The Power of Natural Language Interaction
Generative AI unlocks immense potential for improved productivity and faster troubleshooting. It allows for a natural way of interacting with complex systems, mimicking how you might consult an experienced engineer. Traditionally, such a scenario would involve consulting an expert like “Fred” from engineering, who would analyze production trends and offer insights based on years of experience.
Zornio explains that Fred’s expertise comes from a “model” he has built mentally over his 30 years of experience. Generative AI replicates this process by interacting with numerical-based AI through natural language. It achieves this by:
- Analyzing historical data: The AI examines past operational data, searching for similar situations with matching production patterns.
- Scientific deduction: Using this historical context, the AI suggests potential causes for the slowdown.
- Offering solutions: Based on past interventions, the AI recommends a set of actions most likely to resolve the issue.
Building a Comprehensive Product Support System
This “end-to-end AI” approach paves the way for powerful product support systems. By integrating user manuals, support interactions, and other resources, companies can create a system that users can directly query for answers.
Real-World Applications Across Industries
Generative AI offers transformative benefits across various industries, from discrete manufacturing (automobiles) to process manufacturing (petrochemicals). Even the winemaking industry can leverage this technology. Imagine a winemaker asking, “Why was this year’s vintage superior to last year’s?” The AI could analyze various factors like temperature, sugar content, grape acidity, and fermentation duration, alongside environmental data like sunlight and rainfall, to identify potential causes for superior quality.
Generative AI: A Bridge Between Operational Technology (OT) and Information Technology (IT)
Zornio emphasizes that AI’s true potential lies in its ability to act as an assistant, facilitating interaction with existing data models. This interaction can extend beyond numerical data to include the valuable insights captured in operator logs. By integrating these logs, the AI can answer questions like:
- “Where did this problem occur previously?”
- “What actions were taken to resolve it?”
Unlocking these benefits requires a crucial step: fostering collaboration between traditionally siloed departments – OT and IT. Data is the cornerstone of this collaboration.

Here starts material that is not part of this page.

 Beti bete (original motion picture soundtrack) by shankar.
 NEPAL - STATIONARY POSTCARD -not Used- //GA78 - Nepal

Traditionally, these teams have operated with different data formats and implementation philosophies. However, moving forward, a more unified approach is essential.

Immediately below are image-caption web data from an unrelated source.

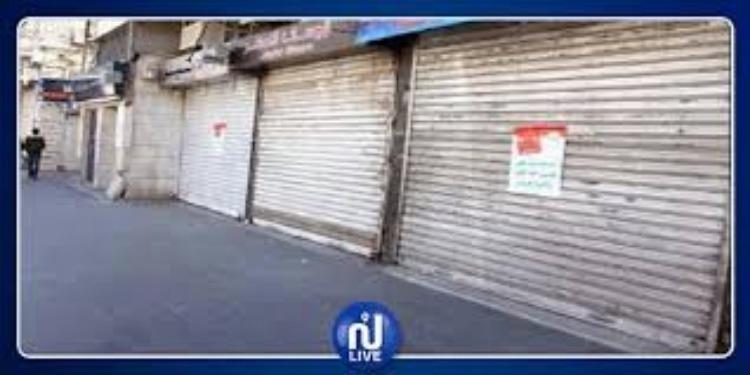 بن عروس: إصدار 12 قرارا بغلق محلات تجارية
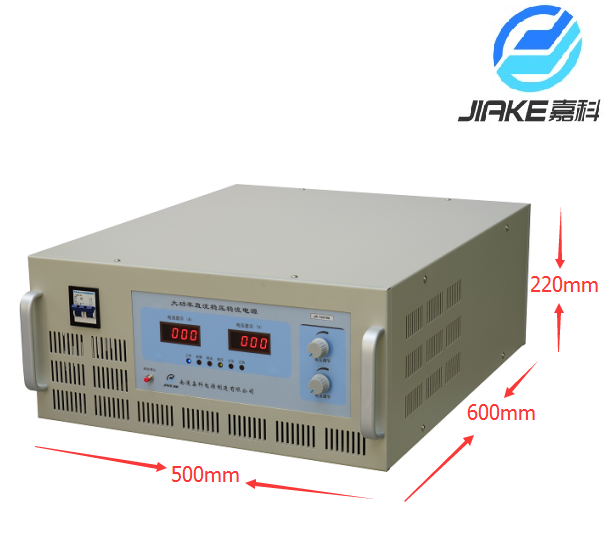 Motor test, high frequency adjustable switching power supply, 0-110V50A DC power supply, 110V50A DC regulated power supply
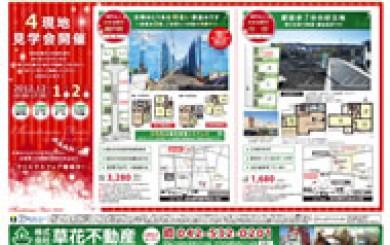 2012年11月29日あきる野市草花不動産新聞折込広告-01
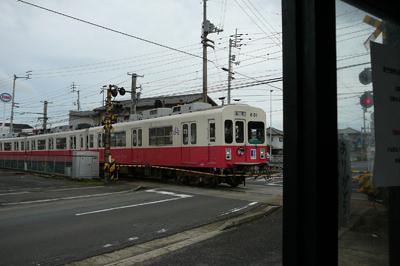 P1370892-thumbnail2.jpg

The Call for Seamless Data Integration
Zornio stresses the need for an architecture that seamlessly transfers data between the OT and IT worlds. This becomes even more critical when considering cloud-based AI systems, where interaction often involves language-based models like OpenAI.
By embracing generative AI and fostering collaboration between OT and IT, industries can unlock a new era of operational efficiency, problem-solving, and knowledge accessibility.